— START Extract provided —

The call follows draft online safety guidance for video sharing platforms, published earlier this month by Ireland’s media commission (Coimisiún na Meán) — which will be responsible for DSA oversight locally once the regulation becomes enforceable on in-scope services next February. Coimisiún na Meán is currently consulting on guidance which proposes video sharing platforms should take “measures to ensure that recommender algorithms based on profiling are turned off by default”.
Publication of the guidance followed an episode of violent civic unrest in Dublin which the country’s police authority suggested had been whipped up by misinformation spread on social media and messaging apps by far right “hooligans”. And, earlier this week, the Irish Council for Civil Liberties (ICCL) — which has long campaigned on digital rights issues — also called on the Commission to support the Coimisiún na Meán’s proposal, as well as publishing its own report advocating for personalized feeds to be off by default as it argues social media algorithms are tearing societies apart.
In their letter, the MEPs also seize on the Irish media regulator’s proposal — suggesting it would “effectively” address issues related to recommender systems having a tendency to promote “emotive and extreme content” which they similarly argue can damage civic cohesion.
The letter also references a recently adopted report by the European Parliament on addictive design of online services and consumer protection which they say “highlighted the detrimental impact of recommender systems on online services that engage in profiling individuals, especially minors, with the intention of keeping users on the platform as long as possible, thus manipulating them through the artificial amplification of hate, suicide, self-harm, and disinformation”.
“We call upon the European Commission to follow Ireland’s lead and take decisive action by not only approving this measure under the TRIS [Technical Regulations Information System] procedure but also by recommending this measure as an mitigation measure to be taken by Very Large Online Platforms [VLOPs] as per article 35(1)(c) of the Digital Services Act to ensure citizens have meaningful control over their data and online environment,” the MEPs write, adding: “The protection of our citizens, especially the younger generation, is of utmost importance, and we believe that the European Commission has a crucial role to play in ensuring a safe digital environment for all. We look forward to your swift and decisive action on this matter.”
Under TRIS, EU Member States are required to notify the Commission of draft technical regulations before they are adopted as national law in order that the EU can carry out a legal review to ensure the proposals are consistent with the bloc’s rules — in this case the DSA.
The system means national laws that seek to ‘gold-plate’ EU regulations are likely to fail the review. So the Irish media commission’s proposal for video platforms’ recommender systems to be off by default may not survive the TRIS process, given it appears to go further than the letter of the relevant law.
That said, even if the Coimisiún na Meán’s proposal doesn’t pass the EU’s legal consistency review, the DSA does put a requirement on larger platforms (aka VLOPS) to assess and mitigate risks arising out of recommender systems. So it’s at least possible platforms could decide to switch these systems off by default themselves as a compliance measure to meet their DSA systemic risk mitigation obligations.

— END Extract provided —

### [Direction a]
According to the article on recommender systems, what does Coimisiún na Meán's draft guidance propose video sharing platforms should do?

— START Stored rows —

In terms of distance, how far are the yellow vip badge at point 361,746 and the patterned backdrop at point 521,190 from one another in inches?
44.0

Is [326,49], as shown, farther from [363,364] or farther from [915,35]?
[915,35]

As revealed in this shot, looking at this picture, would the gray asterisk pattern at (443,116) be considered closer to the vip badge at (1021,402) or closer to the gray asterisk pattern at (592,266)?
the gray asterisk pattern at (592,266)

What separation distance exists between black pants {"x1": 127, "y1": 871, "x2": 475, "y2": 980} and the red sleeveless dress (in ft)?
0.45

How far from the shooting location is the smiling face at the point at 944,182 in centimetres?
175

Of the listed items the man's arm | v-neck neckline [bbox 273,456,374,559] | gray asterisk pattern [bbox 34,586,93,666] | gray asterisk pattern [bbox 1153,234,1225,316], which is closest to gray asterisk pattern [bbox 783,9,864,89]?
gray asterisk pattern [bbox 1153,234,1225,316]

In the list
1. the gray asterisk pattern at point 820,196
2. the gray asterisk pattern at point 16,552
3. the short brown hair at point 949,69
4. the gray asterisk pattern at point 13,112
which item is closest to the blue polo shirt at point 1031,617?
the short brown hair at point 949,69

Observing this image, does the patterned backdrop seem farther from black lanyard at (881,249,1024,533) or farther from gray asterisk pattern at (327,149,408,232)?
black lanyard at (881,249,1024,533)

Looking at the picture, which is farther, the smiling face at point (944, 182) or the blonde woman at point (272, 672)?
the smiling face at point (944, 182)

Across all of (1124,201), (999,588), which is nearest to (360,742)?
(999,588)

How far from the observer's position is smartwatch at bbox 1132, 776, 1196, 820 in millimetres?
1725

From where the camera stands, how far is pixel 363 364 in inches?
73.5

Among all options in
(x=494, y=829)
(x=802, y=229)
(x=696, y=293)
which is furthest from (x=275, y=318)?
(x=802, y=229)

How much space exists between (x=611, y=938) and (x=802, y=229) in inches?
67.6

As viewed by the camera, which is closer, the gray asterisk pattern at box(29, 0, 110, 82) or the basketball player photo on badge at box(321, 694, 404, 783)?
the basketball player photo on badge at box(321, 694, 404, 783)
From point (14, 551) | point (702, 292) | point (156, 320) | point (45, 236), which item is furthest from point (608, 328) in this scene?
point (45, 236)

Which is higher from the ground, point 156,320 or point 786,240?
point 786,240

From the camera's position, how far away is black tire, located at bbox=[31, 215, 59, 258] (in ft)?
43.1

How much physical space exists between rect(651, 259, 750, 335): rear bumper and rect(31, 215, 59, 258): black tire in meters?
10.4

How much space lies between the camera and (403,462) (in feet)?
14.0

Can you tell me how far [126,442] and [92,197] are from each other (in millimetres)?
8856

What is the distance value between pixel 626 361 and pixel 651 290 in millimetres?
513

— END Stored rows —

### [Direction b]
Rewrite the records from the line containing "From point (14, 551)" through the end of the records, swapping "black tire" for "dark tire" and leaving everything else unchanged.

### [Full solution a]
Take measures to ensure that recommender algorithms based on profiling are turned off by default.

### [Full solution b]
From point (14, 551) | point (702, 292) | point (156, 320) | point (45, 236), which item is furthest from point (608, 328) in this scene?
point (45, 236)

Which is higher from the ground, point 156,320 or point 786,240?
point 786,240

From the camera's position, how far away is dark tire, located at bbox=[31, 215, 59, 258] (in ft)?
43.1

How much physical space exists between rect(651, 259, 750, 335): rear bumper and rect(31, 215, 59, 258): dark tire in meters?
10.4

How much space lies between the camera and (403,462) (in feet)?
14.0

Can you tell me how far [126,442] and [92,197] are from each other (in millimetres)?
8856

What is the distance value between pixel 626 361 and pixel 651 290 in millimetres?
513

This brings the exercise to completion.